Japan is one of the most popular international destinations for Chinese outbound travellers and the upward trend in numbers is forecast to continue. Official figures show that 3.8 million Chinese visited Japan in the 12 months to September this year, up from 2.4 million in the same time in 2014. Behind this is the sharp decline in the yen that started in late 2012.

Softbank says that it is looking to attract visitors to areas of Japan other than the so-called “golden route” which takes in the major cities of Tokyo, Kyoto and Osaka. It is aiming at independent travellers rather than the traditional groups. Targeted sales are 20 billion yen ($165 million) by 2020, when Tokyo hosts the Olympic and Paralympic Games.

Apart from a starting date of  November 11, there are scant more details. Brokers say it is not clear where the hotels lists will be sourced. Softbank has just said that it has “sought expertise from Japan’s largest travel agency, JTB Corp” for the project. It is also not clear whether the agency will have an independent presence or if it will exist only as part of the Alitrip marketplace.

Yet no corner of the OTA market is free of competition. Softbank is not alone in spotting this opportunity. Among the other Japanese companies who have spotted the rise in Chinese travellers, market gossip says, is Rakuten Travel, the online tourism arm of Japanese e-commerce and Internet giant Rakuten. This is one of Japan’s largest OTA’s.

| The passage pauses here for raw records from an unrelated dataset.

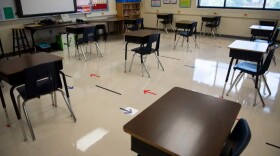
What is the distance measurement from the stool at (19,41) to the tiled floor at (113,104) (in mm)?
1420

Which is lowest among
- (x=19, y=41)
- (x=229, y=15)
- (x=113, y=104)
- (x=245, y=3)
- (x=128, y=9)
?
(x=113, y=104)

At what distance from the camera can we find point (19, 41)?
5852 mm

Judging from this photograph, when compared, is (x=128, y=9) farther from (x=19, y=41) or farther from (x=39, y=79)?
(x=39, y=79)

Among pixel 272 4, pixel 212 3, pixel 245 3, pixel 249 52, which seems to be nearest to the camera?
pixel 249 52

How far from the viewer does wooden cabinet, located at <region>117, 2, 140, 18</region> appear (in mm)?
8555

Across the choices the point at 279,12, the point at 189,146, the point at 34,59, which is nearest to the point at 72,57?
the point at 34,59

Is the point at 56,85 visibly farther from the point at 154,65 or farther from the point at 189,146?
the point at 154,65

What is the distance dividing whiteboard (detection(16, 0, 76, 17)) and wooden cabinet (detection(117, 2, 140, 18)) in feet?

Rakuten has just bought Singapore-based tours and activities start-up Voyagin with the aim, say brokers, of  building up its Chinese business. Voyagin launched in 2012 as a platform to let locals and other non-professional tour guides offer tours. Since then, it has increasingly begun to offer standard tour services. Today it claims an inventory of about 1,800 tours. Currently it is Japanese traveller focused, providing a service in over eight countries and regions in Asia-Pacific, excluding China. However, word is that this is about to change. 

Deep pockets will be needed. When even one of the most ruthless global companies backs off, this is a sure signal of how tough the OTA market is.